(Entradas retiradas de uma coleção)
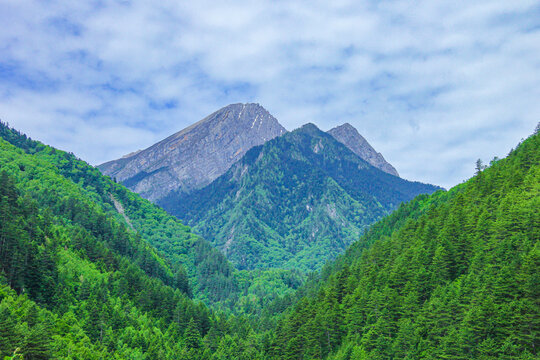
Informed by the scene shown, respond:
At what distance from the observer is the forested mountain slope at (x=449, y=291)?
161ft

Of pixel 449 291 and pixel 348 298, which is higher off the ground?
pixel 449 291

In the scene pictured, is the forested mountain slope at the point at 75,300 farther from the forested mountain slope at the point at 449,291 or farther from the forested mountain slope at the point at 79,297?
the forested mountain slope at the point at 449,291

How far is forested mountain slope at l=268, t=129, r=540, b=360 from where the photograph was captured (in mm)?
48938

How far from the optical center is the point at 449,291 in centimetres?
5994

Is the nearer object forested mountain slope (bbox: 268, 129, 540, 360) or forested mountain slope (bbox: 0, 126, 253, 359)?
forested mountain slope (bbox: 268, 129, 540, 360)

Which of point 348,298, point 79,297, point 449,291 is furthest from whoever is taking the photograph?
point 79,297

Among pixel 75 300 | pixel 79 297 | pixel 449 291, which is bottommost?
pixel 75 300

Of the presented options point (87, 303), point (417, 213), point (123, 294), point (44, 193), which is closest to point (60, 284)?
point (87, 303)

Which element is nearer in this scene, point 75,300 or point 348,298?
point 75,300

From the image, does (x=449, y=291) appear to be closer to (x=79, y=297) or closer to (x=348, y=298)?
(x=348, y=298)

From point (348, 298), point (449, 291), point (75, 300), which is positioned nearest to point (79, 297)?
point (75, 300)

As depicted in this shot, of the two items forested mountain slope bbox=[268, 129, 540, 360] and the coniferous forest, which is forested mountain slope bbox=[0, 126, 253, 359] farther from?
forested mountain slope bbox=[268, 129, 540, 360]

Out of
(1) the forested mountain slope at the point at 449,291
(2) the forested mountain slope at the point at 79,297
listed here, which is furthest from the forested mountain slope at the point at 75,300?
(1) the forested mountain slope at the point at 449,291

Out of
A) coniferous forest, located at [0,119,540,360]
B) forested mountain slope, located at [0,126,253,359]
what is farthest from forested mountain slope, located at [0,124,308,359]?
coniferous forest, located at [0,119,540,360]
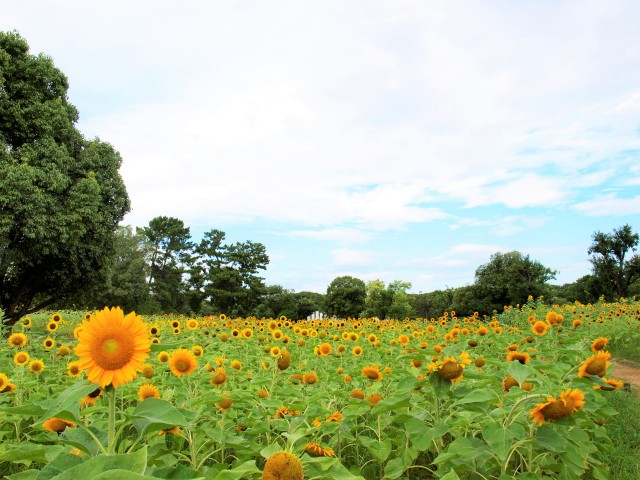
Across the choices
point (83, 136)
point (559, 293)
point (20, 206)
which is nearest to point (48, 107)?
point (83, 136)

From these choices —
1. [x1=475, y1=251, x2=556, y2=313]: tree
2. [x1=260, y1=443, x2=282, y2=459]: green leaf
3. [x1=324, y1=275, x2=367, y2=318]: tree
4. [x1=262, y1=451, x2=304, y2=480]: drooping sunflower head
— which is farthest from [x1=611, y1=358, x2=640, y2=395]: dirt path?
[x1=324, y1=275, x2=367, y2=318]: tree

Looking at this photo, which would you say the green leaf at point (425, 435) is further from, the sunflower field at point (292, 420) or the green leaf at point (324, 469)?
the green leaf at point (324, 469)

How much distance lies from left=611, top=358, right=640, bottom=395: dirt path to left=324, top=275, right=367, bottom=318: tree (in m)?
26.2

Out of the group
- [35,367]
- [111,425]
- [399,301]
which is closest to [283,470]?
[111,425]

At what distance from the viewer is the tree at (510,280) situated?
108 ft

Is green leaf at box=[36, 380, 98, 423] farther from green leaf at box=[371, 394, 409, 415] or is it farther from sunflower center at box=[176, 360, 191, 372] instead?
green leaf at box=[371, 394, 409, 415]

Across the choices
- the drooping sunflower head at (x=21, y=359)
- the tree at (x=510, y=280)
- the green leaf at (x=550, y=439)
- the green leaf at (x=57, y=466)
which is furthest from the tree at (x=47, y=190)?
the tree at (x=510, y=280)

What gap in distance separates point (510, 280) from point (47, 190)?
30657mm

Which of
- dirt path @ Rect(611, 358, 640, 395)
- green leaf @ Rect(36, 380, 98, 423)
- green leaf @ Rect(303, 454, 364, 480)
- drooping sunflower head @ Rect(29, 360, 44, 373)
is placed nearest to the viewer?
green leaf @ Rect(36, 380, 98, 423)

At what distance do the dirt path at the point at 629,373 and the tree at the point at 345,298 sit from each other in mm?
26208

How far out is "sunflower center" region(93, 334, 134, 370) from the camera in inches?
53.3

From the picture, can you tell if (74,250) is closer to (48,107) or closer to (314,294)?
(48,107)

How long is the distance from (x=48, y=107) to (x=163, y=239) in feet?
90.0

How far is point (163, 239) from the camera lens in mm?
41438
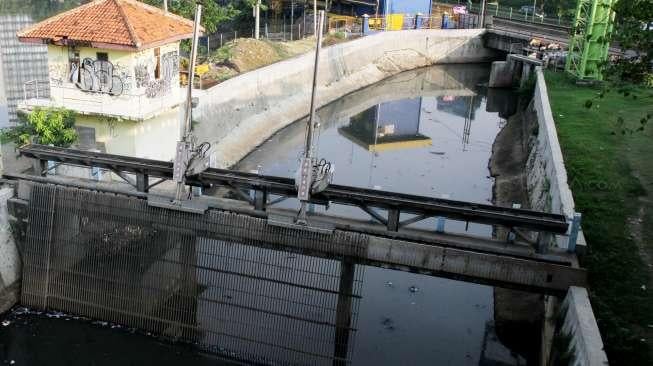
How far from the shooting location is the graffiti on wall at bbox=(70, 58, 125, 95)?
22391 millimetres

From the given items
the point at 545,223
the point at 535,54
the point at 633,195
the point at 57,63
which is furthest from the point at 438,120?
the point at 545,223

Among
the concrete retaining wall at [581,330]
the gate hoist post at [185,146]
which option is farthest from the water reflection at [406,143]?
the concrete retaining wall at [581,330]

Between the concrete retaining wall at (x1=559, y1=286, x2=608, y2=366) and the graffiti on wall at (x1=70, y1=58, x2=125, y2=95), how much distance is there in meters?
15.2

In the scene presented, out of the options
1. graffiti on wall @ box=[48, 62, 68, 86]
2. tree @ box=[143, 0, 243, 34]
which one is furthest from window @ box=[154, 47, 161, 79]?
tree @ box=[143, 0, 243, 34]

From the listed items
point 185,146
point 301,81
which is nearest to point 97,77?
point 185,146

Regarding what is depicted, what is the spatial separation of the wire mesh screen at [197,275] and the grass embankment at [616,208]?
5.45 meters

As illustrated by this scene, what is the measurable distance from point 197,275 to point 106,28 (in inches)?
387

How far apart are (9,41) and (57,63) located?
19926 millimetres

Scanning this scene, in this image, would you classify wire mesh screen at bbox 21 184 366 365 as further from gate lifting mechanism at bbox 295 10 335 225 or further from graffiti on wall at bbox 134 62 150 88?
graffiti on wall at bbox 134 62 150 88

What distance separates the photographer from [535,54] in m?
50.2

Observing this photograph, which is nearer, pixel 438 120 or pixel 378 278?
pixel 378 278

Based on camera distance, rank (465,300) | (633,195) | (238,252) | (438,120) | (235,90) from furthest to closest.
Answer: (438,120) < (235,90) < (633,195) < (465,300) < (238,252)

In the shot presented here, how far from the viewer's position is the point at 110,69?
22.4m

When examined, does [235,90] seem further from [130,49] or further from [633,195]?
[633,195]
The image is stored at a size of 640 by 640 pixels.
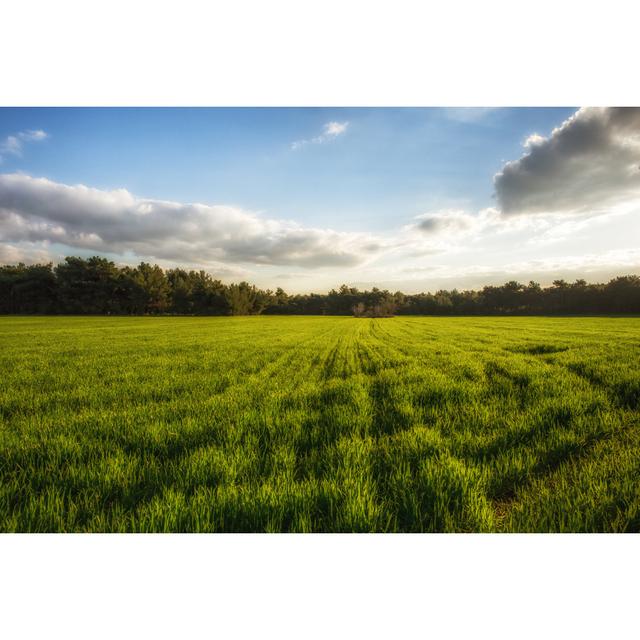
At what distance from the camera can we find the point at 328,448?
2.92 m

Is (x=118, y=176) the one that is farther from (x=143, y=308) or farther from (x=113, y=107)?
(x=143, y=308)

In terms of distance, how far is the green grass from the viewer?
210 cm

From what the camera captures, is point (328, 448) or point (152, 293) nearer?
point (328, 448)

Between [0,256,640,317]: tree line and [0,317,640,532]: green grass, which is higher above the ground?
[0,256,640,317]: tree line

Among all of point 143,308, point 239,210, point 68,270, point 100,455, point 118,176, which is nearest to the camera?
point 100,455

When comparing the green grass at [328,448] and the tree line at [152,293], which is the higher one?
the tree line at [152,293]

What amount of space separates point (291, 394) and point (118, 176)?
16.3 feet

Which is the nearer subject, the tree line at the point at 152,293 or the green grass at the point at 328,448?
the green grass at the point at 328,448

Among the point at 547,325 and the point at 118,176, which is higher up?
the point at 118,176

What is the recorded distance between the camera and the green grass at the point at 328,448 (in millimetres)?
2102

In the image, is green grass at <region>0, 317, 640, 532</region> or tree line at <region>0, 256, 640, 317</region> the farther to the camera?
tree line at <region>0, 256, 640, 317</region>
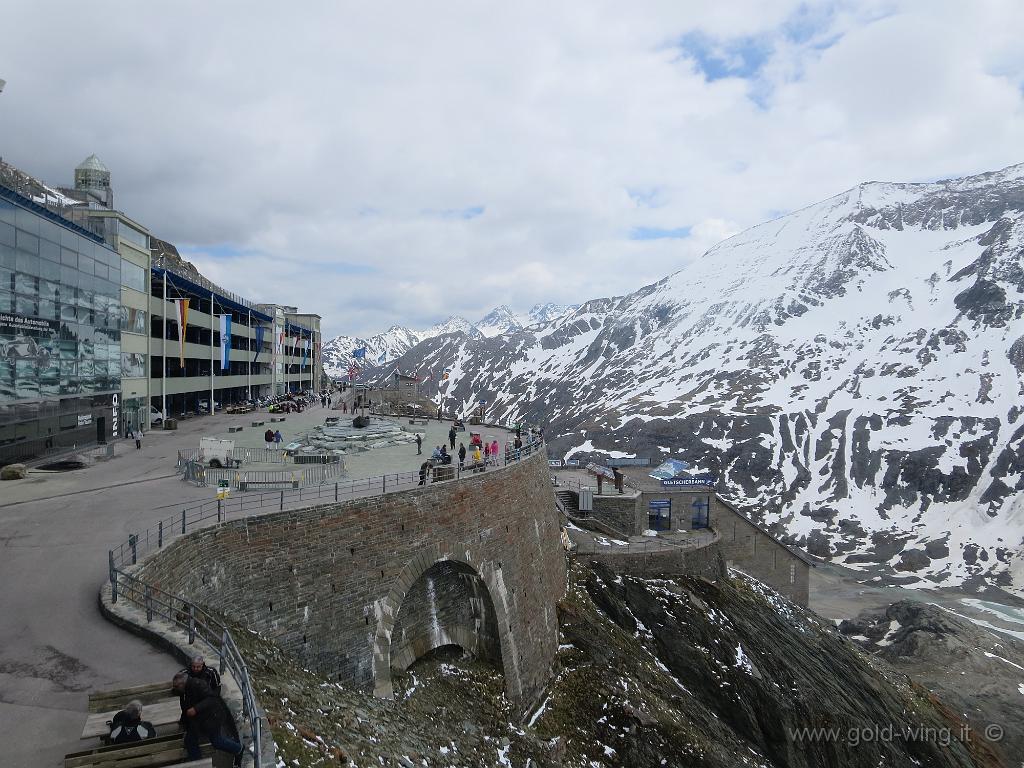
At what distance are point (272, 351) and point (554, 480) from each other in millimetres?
42794

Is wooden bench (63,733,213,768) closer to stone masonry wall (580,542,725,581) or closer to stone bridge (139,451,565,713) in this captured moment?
stone bridge (139,451,565,713)

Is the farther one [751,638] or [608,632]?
[751,638]

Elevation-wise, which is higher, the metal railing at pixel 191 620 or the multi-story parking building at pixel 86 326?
the multi-story parking building at pixel 86 326

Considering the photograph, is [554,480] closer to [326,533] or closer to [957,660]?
[326,533]

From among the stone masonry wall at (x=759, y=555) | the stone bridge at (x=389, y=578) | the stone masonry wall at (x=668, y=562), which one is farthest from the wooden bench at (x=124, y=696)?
the stone masonry wall at (x=759, y=555)

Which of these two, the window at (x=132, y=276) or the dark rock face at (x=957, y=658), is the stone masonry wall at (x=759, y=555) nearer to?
the dark rock face at (x=957, y=658)

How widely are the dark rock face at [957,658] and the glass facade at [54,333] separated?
51.3 metres

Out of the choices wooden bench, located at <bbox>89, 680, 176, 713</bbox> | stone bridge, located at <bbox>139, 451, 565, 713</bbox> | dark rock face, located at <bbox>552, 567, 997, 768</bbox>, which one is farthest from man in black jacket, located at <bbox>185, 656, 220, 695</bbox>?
dark rock face, located at <bbox>552, 567, 997, 768</bbox>

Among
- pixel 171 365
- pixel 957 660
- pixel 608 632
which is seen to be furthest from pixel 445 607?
pixel 957 660

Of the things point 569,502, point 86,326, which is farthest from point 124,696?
point 569,502

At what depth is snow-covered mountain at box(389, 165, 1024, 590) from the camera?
9031cm

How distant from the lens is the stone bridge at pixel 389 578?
45.5ft

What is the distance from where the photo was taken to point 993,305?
14688 cm

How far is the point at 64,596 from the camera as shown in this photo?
37.2 ft
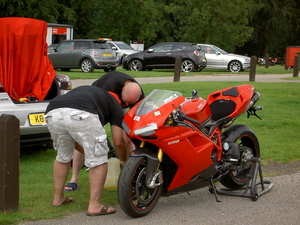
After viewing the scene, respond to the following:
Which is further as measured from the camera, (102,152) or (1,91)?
(1,91)

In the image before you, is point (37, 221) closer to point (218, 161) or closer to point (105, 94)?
point (105, 94)

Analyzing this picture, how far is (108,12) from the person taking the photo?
4766 centimetres

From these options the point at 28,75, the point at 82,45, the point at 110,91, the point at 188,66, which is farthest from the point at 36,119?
the point at 188,66

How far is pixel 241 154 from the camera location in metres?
6.40

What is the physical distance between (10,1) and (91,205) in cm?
3360

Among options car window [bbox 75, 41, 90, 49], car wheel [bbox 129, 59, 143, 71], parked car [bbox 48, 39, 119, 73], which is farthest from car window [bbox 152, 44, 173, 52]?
car window [bbox 75, 41, 90, 49]

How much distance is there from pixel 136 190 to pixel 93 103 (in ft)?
3.00

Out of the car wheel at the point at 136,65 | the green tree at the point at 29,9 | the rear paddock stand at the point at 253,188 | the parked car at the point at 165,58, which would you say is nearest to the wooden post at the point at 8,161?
the rear paddock stand at the point at 253,188

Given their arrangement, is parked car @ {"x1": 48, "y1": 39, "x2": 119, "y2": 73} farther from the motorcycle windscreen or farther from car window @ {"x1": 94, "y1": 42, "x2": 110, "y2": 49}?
A: the motorcycle windscreen

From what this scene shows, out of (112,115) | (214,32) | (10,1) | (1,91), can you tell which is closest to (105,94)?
(112,115)

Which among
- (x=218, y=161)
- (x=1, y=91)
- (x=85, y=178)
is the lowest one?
(x=85, y=178)

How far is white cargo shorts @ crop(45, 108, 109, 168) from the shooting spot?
17.3 feet

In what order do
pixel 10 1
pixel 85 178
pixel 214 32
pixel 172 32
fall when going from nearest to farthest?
pixel 85 178 → pixel 10 1 → pixel 214 32 → pixel 172 32

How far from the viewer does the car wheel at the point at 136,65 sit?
2814cm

▶ _ENUNCIADO DO EXERCÍCIO_:
Disponha como tabela Markdown o trecho dos dados que começa na linha que contém "How far from the viewer does" e vai até o fim dos dados, incluindo as duas pontas. Use as colunas Número, com o número de cada linha, e Linha, sem as linhas em branco.

▶ _SOLUÇÃO DA TAREFA_:
| Número | Linha |
|---|---|
| 1 | How far from the viewer does the car wheel at the point at 136,65 sit? |
| 2 | 2814cm |